Letters From the Editor
Brooklyn Views
An hour then seems short. But you have this down coat. It was designed for arctic expeditions; there’s even a mesh pocket inside the chest where alpinists carry their water bottles so they don’t freeze while they’re climbing. It has a hood meant to accommodate helmets, and since your head is already enormous, your total height is increased by four inches. And you’ve worn this coat to the gym, because then you only need to wear a t-shirt and sweatpants – the point is, the coat is heavy enough to keep you warm when it’s 20 degrees outside. The snow stopped an hour ago. The air’s silent and freezing. It hurts your head.
You stop. North 6th and Havemeyer. That worm, the one boring through your head, is gone. Frozen dead.
You decide to drop your sneakers off at the apartment and keep walking. What’s to lose? Your street’s busy with commuters and the night crowd, but two blocks away, in the shipping district, where no one even parks let alone walks, it’s silent again and deserted. And from there it’s only three blocks to the East River.
This was the challenge. I get to the river, walk down to the shore. I’m standing by the water in the cold, wearing sweat pants, duck boots, and a jacket large enough to smuggle children. And I stayed there, in one place, for 20 minutes, happier than I’ve been in a long while, staring at Manhattan in the dark, from the lower east side to Spanish Harlem.
You undoubtedly have friends who claim when they go to museums they like to only look at one painting, and they sit there for an hour, absorbing. Right. Anyway, maybe you’ve said this too, but we all know that that hour’s no longer than six and a half minutes, but it sure sounds good when you’re trying to party-chat about your deep personal relationship with Franz Kline.

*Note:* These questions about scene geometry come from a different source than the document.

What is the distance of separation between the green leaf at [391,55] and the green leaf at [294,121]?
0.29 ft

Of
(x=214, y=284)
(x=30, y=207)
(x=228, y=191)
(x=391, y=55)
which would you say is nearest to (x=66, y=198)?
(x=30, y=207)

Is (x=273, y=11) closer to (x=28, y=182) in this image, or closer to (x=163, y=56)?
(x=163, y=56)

But I actually did stay for 20 minutes. I checked my watch.
(I’ve been known to say I’ve stared at a Kline painting for an hour straight; six and a half minutes is probably a stretch too.)

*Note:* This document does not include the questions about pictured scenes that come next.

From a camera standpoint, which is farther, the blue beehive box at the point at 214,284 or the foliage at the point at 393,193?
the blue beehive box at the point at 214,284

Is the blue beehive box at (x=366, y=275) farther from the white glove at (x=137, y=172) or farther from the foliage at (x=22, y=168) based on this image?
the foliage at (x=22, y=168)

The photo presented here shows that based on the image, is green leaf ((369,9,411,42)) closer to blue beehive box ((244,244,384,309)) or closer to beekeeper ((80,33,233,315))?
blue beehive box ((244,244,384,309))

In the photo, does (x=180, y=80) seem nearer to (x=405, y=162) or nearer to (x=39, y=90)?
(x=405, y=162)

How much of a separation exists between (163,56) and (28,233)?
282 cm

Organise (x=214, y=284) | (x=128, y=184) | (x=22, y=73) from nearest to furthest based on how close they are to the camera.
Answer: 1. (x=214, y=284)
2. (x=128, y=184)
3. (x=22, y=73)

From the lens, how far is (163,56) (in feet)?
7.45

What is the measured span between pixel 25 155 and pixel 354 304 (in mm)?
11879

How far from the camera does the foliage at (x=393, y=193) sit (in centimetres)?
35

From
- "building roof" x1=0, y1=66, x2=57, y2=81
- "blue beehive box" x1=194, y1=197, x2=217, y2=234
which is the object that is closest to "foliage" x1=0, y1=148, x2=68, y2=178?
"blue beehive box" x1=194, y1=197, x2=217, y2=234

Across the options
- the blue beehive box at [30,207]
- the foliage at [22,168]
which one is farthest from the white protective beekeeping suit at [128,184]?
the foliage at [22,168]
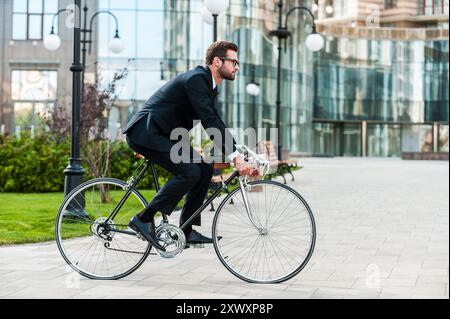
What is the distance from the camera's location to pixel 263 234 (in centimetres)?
638

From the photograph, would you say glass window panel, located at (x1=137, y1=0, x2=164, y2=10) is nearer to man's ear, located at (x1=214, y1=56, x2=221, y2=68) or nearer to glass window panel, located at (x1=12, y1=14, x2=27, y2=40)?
glass window panel, located at (x1=12, y1=14, x2=27, y2=40)

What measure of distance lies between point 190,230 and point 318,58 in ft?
206

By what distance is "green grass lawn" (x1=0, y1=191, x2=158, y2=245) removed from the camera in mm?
9078

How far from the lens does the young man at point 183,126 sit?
6.14 m

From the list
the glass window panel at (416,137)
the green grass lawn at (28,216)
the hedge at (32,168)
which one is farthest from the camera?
the glass window panel at (416,137)

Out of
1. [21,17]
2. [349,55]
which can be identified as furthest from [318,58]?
[21,17]

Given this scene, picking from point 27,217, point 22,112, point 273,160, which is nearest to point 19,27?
point 22,112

But the thought went, I wonder if I can get this right. Write it down. I wonder if I can describe this.
So you’re on the eastern shore of a wide, flat river in the dark. The sun set a little while ago. It’s freezing outside, so cold your knees hurt. No sand, just detritus around your feet – cans, junk – and small boulders. On either side of you are 2-acre-sized lots crammed with weeds, concrete, scrap metal, dumped pylons, abandoned huts made of sheet metal where kids live in the summer. The only sound is the water, then traffic on the FDR. Occasionally a truck cooks quickly by in the background.
And from where you’re standing, when you’re looking straight out, it’s only 1500 feet across the choppy water before the mountains of buildings rise up from the water, short buildings downtown, spikes around 14th Street, gradually taller then falling again, a million twinkling lights, two million, from one end of the horizon to the other, like a far-off range of trees on fire, every building two-thirds lit in the windows, a third blacked out, with a slight orange shadow around the peak, the Empire State Building on the left done up in red pants with a white top, and then a flat plum sky that whisks to a husky navy blue, then black. Immense. Stunning. A few stars. A thin moon to the south. It’s a jaw-drop, flat and glistening in the cold, shimmering like a mirage.

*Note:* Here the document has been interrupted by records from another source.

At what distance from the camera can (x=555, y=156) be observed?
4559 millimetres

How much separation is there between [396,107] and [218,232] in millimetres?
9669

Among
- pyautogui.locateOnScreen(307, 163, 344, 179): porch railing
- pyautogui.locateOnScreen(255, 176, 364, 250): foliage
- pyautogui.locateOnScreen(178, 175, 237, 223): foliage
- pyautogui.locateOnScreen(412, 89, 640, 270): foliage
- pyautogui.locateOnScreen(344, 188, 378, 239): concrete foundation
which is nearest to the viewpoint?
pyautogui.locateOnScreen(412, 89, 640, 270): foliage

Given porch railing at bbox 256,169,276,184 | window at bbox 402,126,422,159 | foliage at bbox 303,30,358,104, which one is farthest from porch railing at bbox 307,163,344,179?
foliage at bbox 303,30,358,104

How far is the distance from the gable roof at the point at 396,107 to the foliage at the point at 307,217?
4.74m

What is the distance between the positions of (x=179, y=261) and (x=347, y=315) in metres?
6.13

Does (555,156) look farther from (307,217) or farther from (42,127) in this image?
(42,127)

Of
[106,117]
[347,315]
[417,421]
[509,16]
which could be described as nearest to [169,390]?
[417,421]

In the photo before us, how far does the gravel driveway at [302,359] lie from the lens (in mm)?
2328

That’s a long paragraph. I could also say: Stick your head in a freezer; picture the Miramax titles reel. Done.
Anyway, this is one of the reasons I live in Brooklyn. One of the reasons I love the cold. I was 18 in central Maine again, late at night rewinding the beginning scenes of Manhattan where Woody Allen narrates his novel’s opening chapter over a montage of city vistas, caught in black and white by Gordon Willis. At the end there’s a shot of fireworks blasting over Yankee Stadium (or is it Shea?), and if you look close, there’s a train scrolling by along the bottom. That was tonight, the traffic on the FDR, the light bulbs in the skyscrapers. After three apartments in four years spaced over two boroughs, including Manhattan, I’ve never counted myself a New Yorker, and I don’t plan on dying here, the only real way to earn the title. (I had lunch with a friend today who’s only lived here for eight months and already he knows it’s his city for life; that’s not me.) So maybe that’s why the view matters so much to me – it’s my view, where she’s beautiful, close but across the water. It’s a view you can’t find in the city. And maybe that explains one of Manhattan’s oldest problems, never being able to see itself despite its constant self-awareness.
You walk home, nerves repaired, knees popping. All you’ve got is food on the brain. You feel good. In five minutes you’ll be surrounded by whiskey and cheese, and everything seems to be OK.